▶ _WHAT IS NEEDED_:
Nothing but the lines from the one containing "Amongst the objects" to the end of the data should be returned, each exactly as written.

[Spatial relationship records]
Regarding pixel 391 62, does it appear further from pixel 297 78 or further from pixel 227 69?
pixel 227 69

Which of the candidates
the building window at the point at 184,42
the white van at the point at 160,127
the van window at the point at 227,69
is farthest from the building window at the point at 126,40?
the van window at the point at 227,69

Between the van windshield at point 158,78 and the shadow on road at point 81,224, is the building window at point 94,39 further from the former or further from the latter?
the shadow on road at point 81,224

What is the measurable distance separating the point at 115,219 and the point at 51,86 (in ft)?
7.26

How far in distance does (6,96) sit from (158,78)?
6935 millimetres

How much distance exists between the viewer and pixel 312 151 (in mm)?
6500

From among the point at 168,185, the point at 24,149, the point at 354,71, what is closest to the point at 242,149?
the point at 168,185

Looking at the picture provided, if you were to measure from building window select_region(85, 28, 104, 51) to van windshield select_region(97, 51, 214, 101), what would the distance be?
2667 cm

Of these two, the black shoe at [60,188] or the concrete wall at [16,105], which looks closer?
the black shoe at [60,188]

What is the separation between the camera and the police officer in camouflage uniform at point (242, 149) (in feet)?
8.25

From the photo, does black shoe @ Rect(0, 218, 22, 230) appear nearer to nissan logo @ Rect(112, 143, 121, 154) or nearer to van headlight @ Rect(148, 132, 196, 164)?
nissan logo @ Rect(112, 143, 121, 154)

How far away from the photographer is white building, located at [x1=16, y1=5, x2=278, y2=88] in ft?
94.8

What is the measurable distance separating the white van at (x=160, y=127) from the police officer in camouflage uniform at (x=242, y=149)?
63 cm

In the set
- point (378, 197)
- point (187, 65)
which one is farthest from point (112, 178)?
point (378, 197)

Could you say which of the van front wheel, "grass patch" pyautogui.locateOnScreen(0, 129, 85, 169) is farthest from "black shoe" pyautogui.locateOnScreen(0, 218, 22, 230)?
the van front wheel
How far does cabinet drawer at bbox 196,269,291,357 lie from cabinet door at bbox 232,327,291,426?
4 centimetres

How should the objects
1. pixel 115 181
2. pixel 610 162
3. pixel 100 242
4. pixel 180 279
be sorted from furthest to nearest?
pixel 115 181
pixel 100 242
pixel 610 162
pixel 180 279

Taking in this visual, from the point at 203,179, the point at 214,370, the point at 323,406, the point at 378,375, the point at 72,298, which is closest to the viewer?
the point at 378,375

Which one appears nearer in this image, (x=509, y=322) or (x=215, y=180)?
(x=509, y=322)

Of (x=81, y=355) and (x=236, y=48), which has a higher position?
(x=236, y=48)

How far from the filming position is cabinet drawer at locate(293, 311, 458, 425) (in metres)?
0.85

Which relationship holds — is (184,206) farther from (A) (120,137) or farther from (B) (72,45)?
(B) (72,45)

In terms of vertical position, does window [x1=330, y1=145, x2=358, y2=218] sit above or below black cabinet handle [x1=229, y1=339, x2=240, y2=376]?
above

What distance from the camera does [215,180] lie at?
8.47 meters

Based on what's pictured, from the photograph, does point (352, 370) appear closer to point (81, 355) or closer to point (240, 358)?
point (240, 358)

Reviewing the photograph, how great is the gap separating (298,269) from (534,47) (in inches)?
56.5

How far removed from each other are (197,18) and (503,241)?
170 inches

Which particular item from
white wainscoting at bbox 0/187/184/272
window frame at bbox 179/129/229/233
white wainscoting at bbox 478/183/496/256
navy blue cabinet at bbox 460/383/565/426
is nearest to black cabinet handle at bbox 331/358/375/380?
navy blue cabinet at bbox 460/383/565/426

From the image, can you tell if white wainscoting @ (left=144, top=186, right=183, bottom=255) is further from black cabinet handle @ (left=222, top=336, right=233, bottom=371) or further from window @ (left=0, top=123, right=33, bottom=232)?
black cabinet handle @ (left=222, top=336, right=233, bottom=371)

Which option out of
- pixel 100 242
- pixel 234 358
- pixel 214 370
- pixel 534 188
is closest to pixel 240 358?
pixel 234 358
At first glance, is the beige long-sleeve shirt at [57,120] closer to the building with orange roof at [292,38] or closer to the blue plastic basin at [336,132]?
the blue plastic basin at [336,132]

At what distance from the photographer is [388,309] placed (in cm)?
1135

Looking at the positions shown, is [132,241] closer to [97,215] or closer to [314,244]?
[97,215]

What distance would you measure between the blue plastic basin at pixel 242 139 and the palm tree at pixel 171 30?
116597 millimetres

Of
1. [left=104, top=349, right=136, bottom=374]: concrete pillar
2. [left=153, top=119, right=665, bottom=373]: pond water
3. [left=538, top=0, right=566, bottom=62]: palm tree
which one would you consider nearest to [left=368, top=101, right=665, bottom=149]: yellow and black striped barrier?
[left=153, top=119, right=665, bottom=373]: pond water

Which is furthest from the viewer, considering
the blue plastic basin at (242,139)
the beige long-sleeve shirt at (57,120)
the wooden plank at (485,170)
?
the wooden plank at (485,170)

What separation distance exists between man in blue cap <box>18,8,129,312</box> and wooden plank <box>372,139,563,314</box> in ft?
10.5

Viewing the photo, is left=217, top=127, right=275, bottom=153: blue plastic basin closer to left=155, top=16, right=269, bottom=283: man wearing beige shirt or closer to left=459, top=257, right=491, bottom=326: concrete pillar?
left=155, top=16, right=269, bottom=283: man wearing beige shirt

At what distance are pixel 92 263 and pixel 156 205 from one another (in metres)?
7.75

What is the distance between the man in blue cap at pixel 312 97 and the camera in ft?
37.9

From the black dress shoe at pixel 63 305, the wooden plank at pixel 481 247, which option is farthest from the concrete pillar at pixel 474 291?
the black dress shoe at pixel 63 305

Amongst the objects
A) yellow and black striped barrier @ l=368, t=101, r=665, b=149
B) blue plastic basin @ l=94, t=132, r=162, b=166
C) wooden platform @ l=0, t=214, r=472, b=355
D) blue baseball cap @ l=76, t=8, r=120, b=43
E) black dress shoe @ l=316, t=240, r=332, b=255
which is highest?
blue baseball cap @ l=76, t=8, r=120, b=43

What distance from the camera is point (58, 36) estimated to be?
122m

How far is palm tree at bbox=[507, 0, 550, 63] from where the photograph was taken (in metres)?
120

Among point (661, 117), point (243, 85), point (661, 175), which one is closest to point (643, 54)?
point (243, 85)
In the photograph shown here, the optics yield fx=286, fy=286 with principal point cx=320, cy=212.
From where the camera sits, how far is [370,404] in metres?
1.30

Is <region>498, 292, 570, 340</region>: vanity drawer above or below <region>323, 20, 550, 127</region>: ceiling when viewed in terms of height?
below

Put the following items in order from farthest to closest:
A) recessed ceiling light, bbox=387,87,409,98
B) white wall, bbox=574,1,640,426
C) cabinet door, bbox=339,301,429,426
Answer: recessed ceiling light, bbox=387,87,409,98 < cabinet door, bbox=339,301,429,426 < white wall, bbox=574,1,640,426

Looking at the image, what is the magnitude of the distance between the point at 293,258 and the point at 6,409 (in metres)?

▶ _TASK OUTPUT_:
Amongst the objects
A) yellow and black striped barrier @ l=368, t=101, r=665, b=149
B) blue plastic basin @ l=94, t=132, r=162, b=166
C) wooden platform @ l=0, t=214, r=472, b=355
D) blue baseball cap @ l=76, t=8, r=120, b=43
E) black dress shoe @ l=316, t=240, r=332, b=255
which is highest?
blue baseball cap @ l=76, t=8, r=120, b=43

What distance from the camera is point (58, 36) estimated to be?
122m

How far is palm tree at bbox=[507, 0, 550, 63] from where the photograph was taken (in metres)?
120

Among point (661, 117), point (243, 85), point (661, 175), which one is closest to point (643, 54)?
point (243, 85)
In the photograph shown here, the optics yield fx=286, fy=286 with principal point cx=320, cy=212.
From where the camera sits, how far is [370,404] in metres?
1.30

Is <region>498, 292, 570, 340</region>: vanity drawer above or below <region>323, 20, 550, 127</region>: ceiling when viewed in terms of height?
below

Put the following items in order from farthest to closest:
A) recessed ceiling light, bbox=387,87,409,98
B) white wall, bbox=574,1,640,426
C) cabinet door, bbox=339,301,429,426
Answer: recessed ceiling light, bbox=387,87,409,98 < cabinet door, bbox=339,301,429,426 < white wall, bbox=574,1,640,426

Looking at the image, what is the magnitude of the distance between the point at 293,258 and the point at 6,409 (in metres)?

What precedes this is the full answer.